Beyond that, this is a pretty good episode. I’m glad to see the Man in Black return, because his storyline is the most interesting in the series at the moment. Maeve, who was hardly even in the pilot episode, is also becoming a dominant figure. It’s a shame Teddy had to get sidelined this week, but that’s a consequence of the show having so many (perhaps too many?) important characters.

8 comments

  1. Ryan

    I found the Delores thing confusing as well….according to an EW interview:

    Entertainment Weekly: Dolores has opened every episode so far. Here she’s chatting with Bernard and she mentions the bandits killed her parents and she ran… but she opens her eyes and she’s still with William and Logan. So its unclear when this scene took place. Is this a flashback? Or is she referring specifically to what just happened at the end of episode 3?

    Jonathan Nolan: I think that’s up to the viewer to decide.

    EW: Which leads into another question, and this might be another that you might not be willing to get into, but: Should we not assume that everything seeing is taking place at the same time…?

    Nolan: I think you want to assume as little as possible when watching this show.

    ——————
    sometimes the Nolans’s refusal to clarify things is annoying

  2. Josh, I think Bernard is questioning Delores at a what appears to be a bunker underneath the surface of the park. Take a look at the different environments between the ultra clean look of the main lab and the more bunker type appearance where Bernard and Delores are. I believe there are many locations to access the park just underneath the surface to clean up the mess left behind by the guests and storylines. That Ford has an eye on everyone leads me to believe he knows this is going on unless Bernard is extremely careful.

  3. FredP

    The way it’s looking to me is that we’re seeing a few different stories playing out with the same characters, but at different times.
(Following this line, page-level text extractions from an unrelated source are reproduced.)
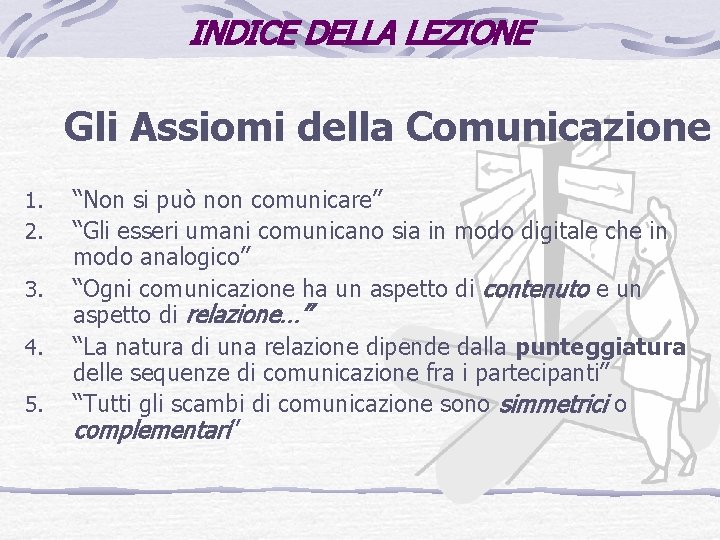 INDICE DELLA LEZIONE

Gli Assiomi della Comunicazione

1. “Non si può non comunicare”
2. “Gli esseri umani comunicano sia in modo digitale che in modo analogico”
3. “Ogni comunicazione ha un aspetto di contenuto e un aspetto di relazione…”
4. “La natura di una relazione dipende dalla punteggiatura delle sequenze di comunicazione fra i partecipanti”
5. “Tutti gli scambi di comunicazione sono simmetrici o complementari”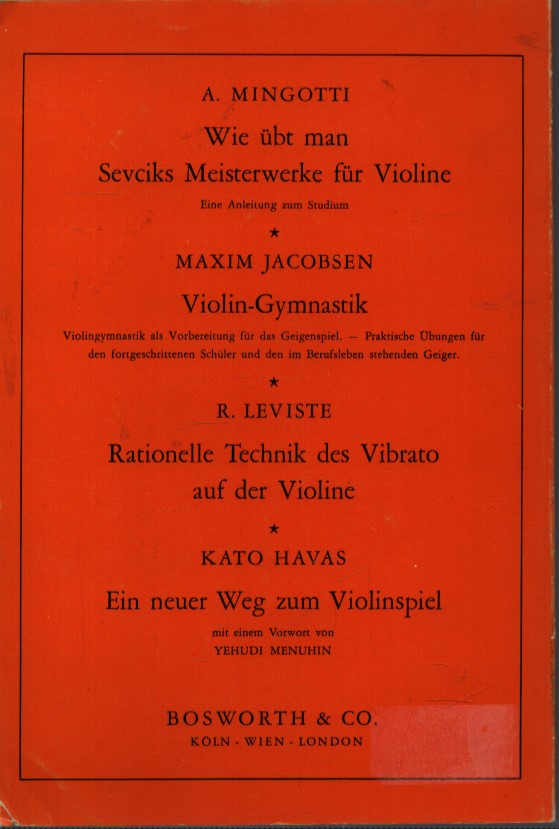 A. MINGOTTI

Wie übt man Sevciks Meisterwerke für Violine

Eine Anleitung zum Studium

★

MAXIM JACOBSEN

Violin-Gymnastik

Violingymnastik als Vorbereitung für das Geigenspiel. — Praktische Übungen für den fortgeschrittenen Schüler und den im Berufsleben stehenden Geiger.

★

R. LEVISTE

Rationelle Technik des Vibrato auf der Violine

★

KATO HAVAS

Ein neuer Weg zum Violinspiel

mit einem Vorwort von
YEHUDI MENUHIN

BOSWORTH & CO.
KÖLN · WIEN · LONDON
    Since we can’t ever be sure what the time period is because the hosts don’t age, the park doesn’t age, who is to say that the two stories aren’t taking place at different times?

    And that the first story we see, and the second story we see aren’t actually the SAME people at two different time periods – just tied together by the same hosts?

    The Dolores we see with the Man in Black is the same Dolores we see with they young executive. Who’s to say that the Man in Black isn’t the same human as the young executive, just 30 years apart?